***** READING PASSAGE
Class WindowSupportingLuceneCorpusAdapter

java.lang.Object
org.aksw.palmetto.corpus.lucene.LuceneCorpusAdapter
org.aksw.palmetto.corpus.lucene.WindowSupportingLuceneCorpusAdapter
All Implemented Interfaces:
BooleanDocumentSupportingAdapter, CorpusAdapter, WindowSupportingAdapter

public class WindowSupportingLuceneCorpusAdapter extends LuceneCorpusAdapter implements WindowSupportingAdapter
  • Field Details

    • histogram

      protected int[][] histogram
    • docLengthFieldName

      protected String docLengthFieldName
    • LOGGER

      private static final org.slf4j.Logger LOGGER
    • HISTOGRAM_FILE_SUFFIX

      public static final String HISTOGRAM_FILE_SUFFIX
      See Also:
      Constant Field Values
  • Constructor Details

    • WindowSupportingLuceneCorpusAdapter

      protected WindowSupportingLuceneCorpusAdapter(org.apache.lucene.index.DirectoryReader dirReader, org.apache.lucene.index.AtomicReader[] reader, org.apache.lucene.index.AtomicReaderContext[] contexts, String textFieldName, String docLengthFieldName, int[][] histogram)
  • Method Details

    • create

      public static WindowSupportingLuceneCorpusAdapter create(String indexPath, String textFieldName, String docLengthFieldName) throws org.apache.lucene.index.CorruptIndexException, IOException
      Throws:
      org.apache.lucene.index.CorruptIndexException
      IOException
    • getDocumentSizeHistogram

      public int[][] getDocumentSizeHistogram()
      Description copied from interface: WindowSupportingAdapter
      Returns the histogram of the document sizes of the corpus.
      Specified by:
      getDocumentSizeHistogram in interface WindowSupportingAdapter
      Returns:
      the histogram of the document sizes
    • requestWordPositionsInDocuments

      public com.carrotsearch.hppc.IntObjectOpenHashMap<com.carrotsearch.hppc.IntArrayList[]> requestWordPositionsInDocuments(String[] words, com.carrotsearch.hppc.IntIntOpenHashMap docLengths)
      Description copied from interface: WindowSupportingAdapter
      Returns the positions of the given words inside the corpus.
      Specified by:
      requestWordPositionsInDocuments in interface WindowSupportingAdapter
      Parameters:
      words - the words for which the positions inside the documents should be determined
      docLengths - empty int int map in which the document lengths and counts are inserted
      Returns:
      the positions of the given words inside the corpus
    • requestDocumentsWithWord

      protected void requestDocumentsWithWord(String word, com.carrotsearch.hppc.IntObjectOpenHashMap<com.carrotsearch.hppc.IntArrayList[]> positionsInDocs, com.carrotsearch.hppc.IntIntOpenHashMap docLengths, int wordId, int numberOfWords)
**********
REQUIREMENTS
(1) Retype the class page from "public int[][]" down to "ap docLengths)".
(2) Using the class page, answer yes or no to each statement and quote the words that decide it: (a) the histogram field is declared protected; (b) the create method is declared to throw IOException; (c) the LOGGER field is public.
The listing that follows has no connection to the class page.
***** PROVIDED RECORDS
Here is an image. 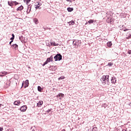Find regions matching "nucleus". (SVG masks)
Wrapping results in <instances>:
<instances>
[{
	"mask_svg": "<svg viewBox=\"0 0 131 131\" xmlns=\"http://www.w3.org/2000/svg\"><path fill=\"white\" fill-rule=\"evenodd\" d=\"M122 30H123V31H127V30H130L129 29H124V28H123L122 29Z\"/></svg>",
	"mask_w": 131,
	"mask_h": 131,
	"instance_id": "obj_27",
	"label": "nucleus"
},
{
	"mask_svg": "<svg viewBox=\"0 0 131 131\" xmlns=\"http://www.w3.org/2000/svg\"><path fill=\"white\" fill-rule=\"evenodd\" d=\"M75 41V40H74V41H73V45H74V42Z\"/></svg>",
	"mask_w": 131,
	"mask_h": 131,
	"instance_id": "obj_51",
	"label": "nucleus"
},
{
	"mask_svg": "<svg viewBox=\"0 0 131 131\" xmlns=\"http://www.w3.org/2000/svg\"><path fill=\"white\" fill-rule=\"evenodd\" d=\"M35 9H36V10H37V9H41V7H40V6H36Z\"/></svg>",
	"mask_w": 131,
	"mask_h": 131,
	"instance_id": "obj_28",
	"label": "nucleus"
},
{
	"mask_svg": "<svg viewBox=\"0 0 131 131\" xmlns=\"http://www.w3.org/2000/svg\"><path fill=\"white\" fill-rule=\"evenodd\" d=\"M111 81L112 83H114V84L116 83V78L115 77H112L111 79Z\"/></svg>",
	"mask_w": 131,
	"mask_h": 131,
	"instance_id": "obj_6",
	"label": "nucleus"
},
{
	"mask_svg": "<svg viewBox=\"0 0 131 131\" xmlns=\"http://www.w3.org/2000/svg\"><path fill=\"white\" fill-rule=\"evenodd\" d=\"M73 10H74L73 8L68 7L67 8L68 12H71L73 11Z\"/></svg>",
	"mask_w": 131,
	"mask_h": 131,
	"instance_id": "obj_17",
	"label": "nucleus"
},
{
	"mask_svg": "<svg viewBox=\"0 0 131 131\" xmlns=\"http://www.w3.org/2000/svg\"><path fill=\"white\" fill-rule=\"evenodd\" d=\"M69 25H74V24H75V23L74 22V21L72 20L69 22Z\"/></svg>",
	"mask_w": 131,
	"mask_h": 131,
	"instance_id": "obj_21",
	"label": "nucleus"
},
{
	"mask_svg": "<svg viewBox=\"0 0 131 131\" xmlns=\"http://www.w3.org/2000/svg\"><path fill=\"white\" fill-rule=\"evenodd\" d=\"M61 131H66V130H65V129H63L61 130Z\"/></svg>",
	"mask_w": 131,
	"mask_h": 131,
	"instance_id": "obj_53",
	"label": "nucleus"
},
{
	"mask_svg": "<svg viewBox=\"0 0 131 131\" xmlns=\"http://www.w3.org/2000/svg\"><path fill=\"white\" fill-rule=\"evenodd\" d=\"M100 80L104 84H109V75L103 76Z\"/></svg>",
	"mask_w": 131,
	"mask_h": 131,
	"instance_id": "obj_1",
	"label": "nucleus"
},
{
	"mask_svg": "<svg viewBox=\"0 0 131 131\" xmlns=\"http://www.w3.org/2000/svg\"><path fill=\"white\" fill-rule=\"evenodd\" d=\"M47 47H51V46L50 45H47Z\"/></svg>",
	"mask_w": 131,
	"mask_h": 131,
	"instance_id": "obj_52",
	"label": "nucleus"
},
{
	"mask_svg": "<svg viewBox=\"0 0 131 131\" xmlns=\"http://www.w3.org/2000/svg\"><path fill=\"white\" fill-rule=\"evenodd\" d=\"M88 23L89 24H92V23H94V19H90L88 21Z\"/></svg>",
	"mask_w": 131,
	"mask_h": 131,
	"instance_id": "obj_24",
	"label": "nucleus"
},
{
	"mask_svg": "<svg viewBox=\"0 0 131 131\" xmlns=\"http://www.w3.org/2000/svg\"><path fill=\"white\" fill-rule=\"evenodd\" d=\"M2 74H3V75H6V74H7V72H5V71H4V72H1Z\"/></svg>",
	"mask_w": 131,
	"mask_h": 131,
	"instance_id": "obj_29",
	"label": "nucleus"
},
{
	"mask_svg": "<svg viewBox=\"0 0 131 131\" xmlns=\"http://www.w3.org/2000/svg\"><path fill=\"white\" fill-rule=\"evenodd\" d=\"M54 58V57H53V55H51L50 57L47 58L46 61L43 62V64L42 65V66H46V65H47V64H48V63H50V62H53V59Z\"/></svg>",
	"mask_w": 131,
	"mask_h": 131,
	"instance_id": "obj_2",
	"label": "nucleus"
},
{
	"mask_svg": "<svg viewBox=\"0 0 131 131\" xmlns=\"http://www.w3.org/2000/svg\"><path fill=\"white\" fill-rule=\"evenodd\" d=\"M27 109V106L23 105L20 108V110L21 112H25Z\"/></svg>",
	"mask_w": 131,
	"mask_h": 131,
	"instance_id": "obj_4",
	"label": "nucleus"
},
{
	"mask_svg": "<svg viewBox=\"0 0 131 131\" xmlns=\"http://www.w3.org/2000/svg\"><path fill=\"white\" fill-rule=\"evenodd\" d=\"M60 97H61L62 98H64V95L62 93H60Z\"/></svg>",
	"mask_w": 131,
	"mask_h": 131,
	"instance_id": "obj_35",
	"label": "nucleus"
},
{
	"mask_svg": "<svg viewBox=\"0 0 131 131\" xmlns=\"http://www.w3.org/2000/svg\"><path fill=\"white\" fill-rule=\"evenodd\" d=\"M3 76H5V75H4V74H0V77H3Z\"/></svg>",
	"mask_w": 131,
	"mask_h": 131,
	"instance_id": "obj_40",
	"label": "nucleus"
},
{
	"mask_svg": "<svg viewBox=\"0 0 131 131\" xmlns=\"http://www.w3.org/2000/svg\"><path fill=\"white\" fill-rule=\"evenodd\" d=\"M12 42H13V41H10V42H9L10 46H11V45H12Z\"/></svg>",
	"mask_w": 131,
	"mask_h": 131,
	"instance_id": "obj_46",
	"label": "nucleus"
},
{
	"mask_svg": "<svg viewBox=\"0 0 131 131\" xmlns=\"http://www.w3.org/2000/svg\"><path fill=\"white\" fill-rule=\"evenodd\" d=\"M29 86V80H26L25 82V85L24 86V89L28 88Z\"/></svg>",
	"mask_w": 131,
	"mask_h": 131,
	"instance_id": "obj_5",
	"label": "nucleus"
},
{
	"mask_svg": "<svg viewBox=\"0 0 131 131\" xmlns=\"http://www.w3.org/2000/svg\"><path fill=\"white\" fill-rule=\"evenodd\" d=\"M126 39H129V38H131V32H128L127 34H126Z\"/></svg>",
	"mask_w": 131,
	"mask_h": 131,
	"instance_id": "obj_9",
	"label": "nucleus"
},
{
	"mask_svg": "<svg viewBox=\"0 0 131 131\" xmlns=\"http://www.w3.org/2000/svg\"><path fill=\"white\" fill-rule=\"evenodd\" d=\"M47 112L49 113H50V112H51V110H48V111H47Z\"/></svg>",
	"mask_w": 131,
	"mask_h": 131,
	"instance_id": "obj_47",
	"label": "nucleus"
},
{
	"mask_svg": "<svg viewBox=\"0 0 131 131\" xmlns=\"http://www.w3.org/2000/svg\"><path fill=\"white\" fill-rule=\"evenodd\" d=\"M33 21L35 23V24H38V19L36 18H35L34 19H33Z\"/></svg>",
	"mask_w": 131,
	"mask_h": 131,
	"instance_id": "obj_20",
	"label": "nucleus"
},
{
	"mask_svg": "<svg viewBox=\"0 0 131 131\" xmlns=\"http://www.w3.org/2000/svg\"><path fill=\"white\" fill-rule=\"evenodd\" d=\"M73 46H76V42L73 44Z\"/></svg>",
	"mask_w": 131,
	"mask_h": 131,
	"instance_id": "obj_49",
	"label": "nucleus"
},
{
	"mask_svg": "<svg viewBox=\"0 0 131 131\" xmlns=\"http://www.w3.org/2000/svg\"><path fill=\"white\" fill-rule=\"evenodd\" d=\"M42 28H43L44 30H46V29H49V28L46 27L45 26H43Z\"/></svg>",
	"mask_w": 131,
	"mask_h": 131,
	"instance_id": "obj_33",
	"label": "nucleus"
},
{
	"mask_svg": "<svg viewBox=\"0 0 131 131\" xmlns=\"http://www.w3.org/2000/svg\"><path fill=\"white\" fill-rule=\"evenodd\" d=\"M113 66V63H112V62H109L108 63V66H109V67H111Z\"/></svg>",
**********
CORRECT ANSWERS
(1)
public int[][] getDocumentSizeHistogram()
      Description copied from interface: WindowSupportingAdapter
      Returns the histogram of the document sizes of the corpus.
      Specified by:
      getDocumentSizeHistogram in interface WindowSupportingAdapter
      Returns:
      the histogram of the document sizes
    • requestWordPositionsInDocuments

      public com.carrotsearch.hppc.IntObjectOpenHashMap<com.carrotsearch.hppc.IntArrayList[]> requestWordPositionsInDocuments(String[] words, com.carrotsearch.hppc.IntIntOpenHashMap docLengths)

(2)
(a) Yes: "protected int[][] histogram"
(b) Yes: "throws org.apache.lucene.index.CorruptIndexException, IOException"
(c) No: "private static final org.slf4j.Logger LOGGER"